* [Aim of the task]: The records below hold a stretch from the line with "Plecak miejski (20" through the line with "фото Костюм спортивный lawwa"; return exactly those lines, ends included, and nothing more.

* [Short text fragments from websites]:
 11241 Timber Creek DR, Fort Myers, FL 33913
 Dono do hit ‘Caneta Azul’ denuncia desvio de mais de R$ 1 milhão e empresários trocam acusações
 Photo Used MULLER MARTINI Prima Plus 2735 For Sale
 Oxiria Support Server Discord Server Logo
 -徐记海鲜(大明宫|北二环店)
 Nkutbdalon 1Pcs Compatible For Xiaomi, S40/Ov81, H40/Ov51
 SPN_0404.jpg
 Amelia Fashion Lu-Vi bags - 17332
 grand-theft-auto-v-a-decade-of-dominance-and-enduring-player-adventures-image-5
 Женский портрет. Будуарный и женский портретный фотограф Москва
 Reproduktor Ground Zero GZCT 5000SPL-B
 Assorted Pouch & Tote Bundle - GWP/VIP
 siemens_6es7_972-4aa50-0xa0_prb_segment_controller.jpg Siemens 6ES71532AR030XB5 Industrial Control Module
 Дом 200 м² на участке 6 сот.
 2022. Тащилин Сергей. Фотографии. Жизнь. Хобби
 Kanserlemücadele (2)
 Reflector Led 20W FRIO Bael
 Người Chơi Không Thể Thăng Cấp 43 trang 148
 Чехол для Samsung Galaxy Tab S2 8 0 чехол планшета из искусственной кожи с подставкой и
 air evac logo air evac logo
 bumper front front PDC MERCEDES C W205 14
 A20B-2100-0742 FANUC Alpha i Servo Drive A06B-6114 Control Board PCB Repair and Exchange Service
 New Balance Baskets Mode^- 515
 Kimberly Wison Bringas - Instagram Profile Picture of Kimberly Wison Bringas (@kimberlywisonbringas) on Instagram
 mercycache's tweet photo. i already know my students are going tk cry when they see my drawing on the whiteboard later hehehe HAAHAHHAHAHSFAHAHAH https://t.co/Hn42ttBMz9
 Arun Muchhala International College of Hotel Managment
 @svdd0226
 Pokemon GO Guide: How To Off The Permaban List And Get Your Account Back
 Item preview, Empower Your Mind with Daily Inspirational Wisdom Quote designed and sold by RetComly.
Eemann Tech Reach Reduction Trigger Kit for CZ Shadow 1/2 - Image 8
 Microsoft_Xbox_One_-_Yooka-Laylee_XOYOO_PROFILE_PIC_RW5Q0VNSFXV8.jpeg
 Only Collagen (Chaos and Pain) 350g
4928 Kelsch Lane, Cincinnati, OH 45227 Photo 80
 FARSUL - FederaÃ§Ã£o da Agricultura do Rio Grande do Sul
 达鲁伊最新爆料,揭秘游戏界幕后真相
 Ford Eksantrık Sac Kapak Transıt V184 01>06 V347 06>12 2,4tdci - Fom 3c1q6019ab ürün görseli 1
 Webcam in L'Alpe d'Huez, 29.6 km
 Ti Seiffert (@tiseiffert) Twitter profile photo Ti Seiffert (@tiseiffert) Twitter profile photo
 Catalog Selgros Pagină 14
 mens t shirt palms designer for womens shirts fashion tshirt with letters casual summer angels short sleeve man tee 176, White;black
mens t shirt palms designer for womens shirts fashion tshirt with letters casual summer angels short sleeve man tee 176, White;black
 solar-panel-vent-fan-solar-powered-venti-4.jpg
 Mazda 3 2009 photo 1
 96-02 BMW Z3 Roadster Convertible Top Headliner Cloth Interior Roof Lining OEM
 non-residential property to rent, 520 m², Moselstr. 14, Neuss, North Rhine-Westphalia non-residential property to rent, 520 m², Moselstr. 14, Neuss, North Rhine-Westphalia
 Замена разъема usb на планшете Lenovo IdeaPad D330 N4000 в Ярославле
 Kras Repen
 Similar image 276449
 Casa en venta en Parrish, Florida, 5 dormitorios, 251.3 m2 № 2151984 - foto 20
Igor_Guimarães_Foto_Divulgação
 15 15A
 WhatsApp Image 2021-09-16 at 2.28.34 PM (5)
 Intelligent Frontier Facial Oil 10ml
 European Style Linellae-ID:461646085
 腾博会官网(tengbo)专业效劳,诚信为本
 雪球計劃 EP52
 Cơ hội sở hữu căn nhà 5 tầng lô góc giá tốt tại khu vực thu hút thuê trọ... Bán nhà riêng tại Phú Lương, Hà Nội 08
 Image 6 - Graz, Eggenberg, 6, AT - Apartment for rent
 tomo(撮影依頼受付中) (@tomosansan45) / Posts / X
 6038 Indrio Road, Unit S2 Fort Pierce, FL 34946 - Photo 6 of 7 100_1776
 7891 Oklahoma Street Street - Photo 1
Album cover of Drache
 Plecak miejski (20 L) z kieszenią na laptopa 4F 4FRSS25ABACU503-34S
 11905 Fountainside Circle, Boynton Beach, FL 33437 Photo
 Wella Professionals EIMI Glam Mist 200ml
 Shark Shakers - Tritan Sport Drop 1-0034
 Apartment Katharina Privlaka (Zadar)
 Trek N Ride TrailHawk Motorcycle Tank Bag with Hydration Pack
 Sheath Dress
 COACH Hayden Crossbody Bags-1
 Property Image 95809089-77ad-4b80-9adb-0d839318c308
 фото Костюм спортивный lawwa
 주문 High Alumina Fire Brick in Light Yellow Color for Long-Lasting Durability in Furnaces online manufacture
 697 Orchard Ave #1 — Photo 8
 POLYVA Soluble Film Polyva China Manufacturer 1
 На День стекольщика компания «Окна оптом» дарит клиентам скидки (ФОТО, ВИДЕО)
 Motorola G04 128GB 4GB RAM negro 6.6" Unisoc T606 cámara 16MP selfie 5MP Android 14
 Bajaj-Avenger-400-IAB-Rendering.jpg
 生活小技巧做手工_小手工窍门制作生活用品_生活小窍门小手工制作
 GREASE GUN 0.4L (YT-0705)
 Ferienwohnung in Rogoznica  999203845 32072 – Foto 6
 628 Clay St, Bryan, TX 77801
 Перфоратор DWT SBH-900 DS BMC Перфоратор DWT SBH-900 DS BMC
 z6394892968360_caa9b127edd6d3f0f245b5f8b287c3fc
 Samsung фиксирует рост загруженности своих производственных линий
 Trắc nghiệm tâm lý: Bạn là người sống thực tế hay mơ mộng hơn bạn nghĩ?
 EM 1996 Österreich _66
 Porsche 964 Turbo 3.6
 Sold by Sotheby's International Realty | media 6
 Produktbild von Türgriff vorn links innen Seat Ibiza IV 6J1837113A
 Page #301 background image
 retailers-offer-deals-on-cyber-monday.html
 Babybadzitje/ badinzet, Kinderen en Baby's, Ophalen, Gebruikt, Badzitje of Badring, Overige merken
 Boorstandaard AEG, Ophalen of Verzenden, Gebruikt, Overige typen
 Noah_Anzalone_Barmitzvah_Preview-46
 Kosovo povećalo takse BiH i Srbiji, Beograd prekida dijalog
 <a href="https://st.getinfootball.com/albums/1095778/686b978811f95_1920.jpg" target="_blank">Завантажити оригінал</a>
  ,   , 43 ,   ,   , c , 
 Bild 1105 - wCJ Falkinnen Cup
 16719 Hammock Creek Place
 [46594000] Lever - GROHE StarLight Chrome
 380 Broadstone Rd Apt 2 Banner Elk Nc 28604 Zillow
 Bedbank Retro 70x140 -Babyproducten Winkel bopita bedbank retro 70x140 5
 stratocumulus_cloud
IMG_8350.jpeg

* [Solution for this exercise]:
 Plecak miejski (20 L) z kieszenią na laptopa 4F 4FRSS25ABACU503-34S
 11905 Fountainside Circle, Boynton Beach, FL 33437 Photo
 Wella Professionals EIMI Glam Mist 200ml
 Shark Shakers - Tritan Sport Drop 1-0034
 Apartment Katharina Privlaka (Zadar)
 Trek N Ride TrailHawk Motorcycle Tank Bag with Hydration Pack
 Sheath Dress
 COACH Hayden Crossbody Bags-1
 Property Image 95809089-77ad-4b80-9adb-0d839318c308
 фото Костюм спортивный lawwa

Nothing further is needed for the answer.